Read my latest article: 8 things I look for in a Ruby on Rails app (posted Thu, 06 Jul 2017 17:59:00 GMT)

Keeping the Code Organic

Posted by Sun, 30 Oct 2005 01:30:00 GMT

The landscape around us is quickly changing-really, it has been changing for some time now-we’ve come a point where we admit that it’s okay to want more for less. We want more features, in less time. We want more control, for less money. Why? When did we collectively decide that huge monolithic systems could be completed in a fraction of the time it should take?

After years of working in .NET, PHP, Perl, and even a little Python, I have gone down the road of simplicity. I want simple looking code (thank you Ruby). Code that I can hand off to another developer and for them to simply get it—which helps to keep things moving. It’s about getting the project done.

Scenario: The client wants delivery in X days, so you aim for Y days early. Shortcuts get made, tests are forgotten, code is blemished, and deadlines still manage to sneak by unmet. Why do we do this to ourselves?

I say, no more!

Sacrifices Are Okay

What? You mean I can choose to leave something out? I can-dare, I say-tell my client no? Yes! Well, maybe. It’s time to re-think how you view your projects. Have you asked your client, “What is the single-most-important feature of this project?” Every project has one. Your customer will likely be relieved to hear that you care about the purpose of the project. And it gives you an idea as to where not to make sacrifices, which in turn helps to identify the areas where you can.

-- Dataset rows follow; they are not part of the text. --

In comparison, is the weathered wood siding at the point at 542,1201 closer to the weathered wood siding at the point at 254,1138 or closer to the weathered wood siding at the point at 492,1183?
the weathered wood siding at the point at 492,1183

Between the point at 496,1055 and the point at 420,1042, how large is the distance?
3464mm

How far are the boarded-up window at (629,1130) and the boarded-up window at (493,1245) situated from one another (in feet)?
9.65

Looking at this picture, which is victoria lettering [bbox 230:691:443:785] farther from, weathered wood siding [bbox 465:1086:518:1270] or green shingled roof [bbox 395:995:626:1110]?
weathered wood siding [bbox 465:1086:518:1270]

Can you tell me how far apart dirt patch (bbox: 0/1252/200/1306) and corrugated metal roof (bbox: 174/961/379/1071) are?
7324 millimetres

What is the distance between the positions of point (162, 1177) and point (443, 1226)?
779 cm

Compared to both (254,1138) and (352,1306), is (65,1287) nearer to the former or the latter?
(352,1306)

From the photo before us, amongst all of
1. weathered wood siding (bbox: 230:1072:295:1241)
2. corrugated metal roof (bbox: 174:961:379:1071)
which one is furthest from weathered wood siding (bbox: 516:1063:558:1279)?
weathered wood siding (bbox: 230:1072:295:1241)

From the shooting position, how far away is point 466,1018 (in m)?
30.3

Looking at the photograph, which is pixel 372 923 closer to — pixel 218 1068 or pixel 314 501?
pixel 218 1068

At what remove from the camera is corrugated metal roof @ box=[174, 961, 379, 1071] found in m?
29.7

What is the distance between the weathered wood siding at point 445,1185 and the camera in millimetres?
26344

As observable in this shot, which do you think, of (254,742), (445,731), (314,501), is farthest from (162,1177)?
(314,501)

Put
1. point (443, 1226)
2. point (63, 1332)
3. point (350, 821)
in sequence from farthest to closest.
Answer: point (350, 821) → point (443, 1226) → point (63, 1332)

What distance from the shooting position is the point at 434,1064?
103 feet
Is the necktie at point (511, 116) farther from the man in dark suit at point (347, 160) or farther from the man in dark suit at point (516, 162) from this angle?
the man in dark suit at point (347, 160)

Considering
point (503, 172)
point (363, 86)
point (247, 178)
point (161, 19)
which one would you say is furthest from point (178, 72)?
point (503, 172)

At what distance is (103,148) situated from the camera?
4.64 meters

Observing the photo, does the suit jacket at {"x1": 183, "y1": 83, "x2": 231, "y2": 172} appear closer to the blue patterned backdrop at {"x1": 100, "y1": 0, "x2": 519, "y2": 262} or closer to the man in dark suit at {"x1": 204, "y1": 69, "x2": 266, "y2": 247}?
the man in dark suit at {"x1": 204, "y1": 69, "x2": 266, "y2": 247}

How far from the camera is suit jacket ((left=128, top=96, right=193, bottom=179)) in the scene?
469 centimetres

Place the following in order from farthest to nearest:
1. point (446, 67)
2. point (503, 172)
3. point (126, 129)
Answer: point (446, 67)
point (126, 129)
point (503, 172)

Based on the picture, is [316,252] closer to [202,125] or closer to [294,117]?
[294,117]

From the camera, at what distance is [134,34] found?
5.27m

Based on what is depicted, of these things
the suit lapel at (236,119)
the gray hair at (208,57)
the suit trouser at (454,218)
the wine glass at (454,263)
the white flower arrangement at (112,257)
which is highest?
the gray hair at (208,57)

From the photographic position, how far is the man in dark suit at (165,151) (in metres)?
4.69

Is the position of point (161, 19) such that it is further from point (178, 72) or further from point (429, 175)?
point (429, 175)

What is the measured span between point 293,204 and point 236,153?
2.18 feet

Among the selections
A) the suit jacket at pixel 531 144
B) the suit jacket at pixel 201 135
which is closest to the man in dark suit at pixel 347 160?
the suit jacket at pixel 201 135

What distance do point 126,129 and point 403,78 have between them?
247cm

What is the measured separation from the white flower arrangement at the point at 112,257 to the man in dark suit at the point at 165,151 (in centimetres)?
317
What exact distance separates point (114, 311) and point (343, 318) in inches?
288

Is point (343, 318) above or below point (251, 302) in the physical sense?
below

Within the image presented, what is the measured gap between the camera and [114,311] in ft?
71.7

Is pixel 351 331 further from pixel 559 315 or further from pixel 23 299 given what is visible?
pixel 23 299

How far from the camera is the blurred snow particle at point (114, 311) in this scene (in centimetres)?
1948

So, if you haven’t asked them yet… ask them now.

The Big Picture

If things change, how will it impact your timeframe? When your schedule is threatened, it becomes easier to see what isn’t necessary, or perhaps, not necessary right now.

All features in a project are part of the big pictures. If you ask your client what is required they will almost always respond with the all to easy, “everything.” Simply accepting this as fact often leads to shoddy workmanship in favor of giving your client “everything.” To the client it may seem like you aced the test, but that’s because they don’t know you’ve cheated. I’m sure a lot of you know what it’s like to inherit the code of someone who has done this, and you know you’ve probably been on the other end as well.

A Neverending Story

Projects aren’t just instantly created, they evolve. They need to be fine-tuned, maintained and should most certainly be refactored when necessary. Most projects require ongoing work… because requirements do change.

It’s time to stop and really consider how you approach both your clients and their projects. Can the next project be built in an evolutionary fashion? Can you focus on one new feature at a time, maintaining your tests, and avoiding bloat?

“Big fleas have little fleas Upon their backs to bite ‘em: Little fleas have lesser fleas And so ad infinitum.”

I found this in a book that I picked up at the local Library booksale for something like 20 cents. The book, The New Utopians by, Robert Boguslaw was written in 1965 and has some insightful thoughts on systems as organisms.

Keep it Organic

Pesticides are not necesary to produce quality produce. They are a cheap shortcut that can cause other problems in the longrun, and are generally not a healthy addition to the lifecycle of the fruit or vegetable (or to those who harvest it and consume it).

Test-Driven Development allows you to constantly monitor the behavior of your application. Feature-Driven Development keeps your team focused on what is currently the most important piece of your project. Don’t rely on pesticide, let the project flow the way it wants to.

Keep it Flexible

Business Rules should not be flexible… but they should. That sounds confusing, but it’s not. Know where to make that distinction. Add your rules first… build your tests… then code. Maintain flexibility through your rules.

Test First. Code Second. Lather. Rinse. Repeat.

Be Proud of Your Code, But Not Blinded By It

You’re biased. Your code is biased. The opinion that you have about your code is biased. You are proud of your code… but you can do it better and some people are better at somethings than you are. Don’t dwell on it, embrace it.

How many of you are making the mistake of being the only programmer on a project? I’m not a big fan of big teams, but I know that small and focused teams are extremly productive and better positioned for the big projects of tomorrow. Find someone that you trust and trade peer-review time. Not sure where to start? Pick up a copy of Refactoring. It’s time that you RE-think how you are doing things.

Embrace Heuristics

It’s time to challenge yourself. A new year is almost upon us and we’re all behind on our goals… because things change. This is the time to explore your possibilities. Learn something new. Don’t be afraid to break things. Just learn why the thing broke. Learn to be a good tester. Learn to write cleaner code. Learn to refactor your code. Learn to make it readable.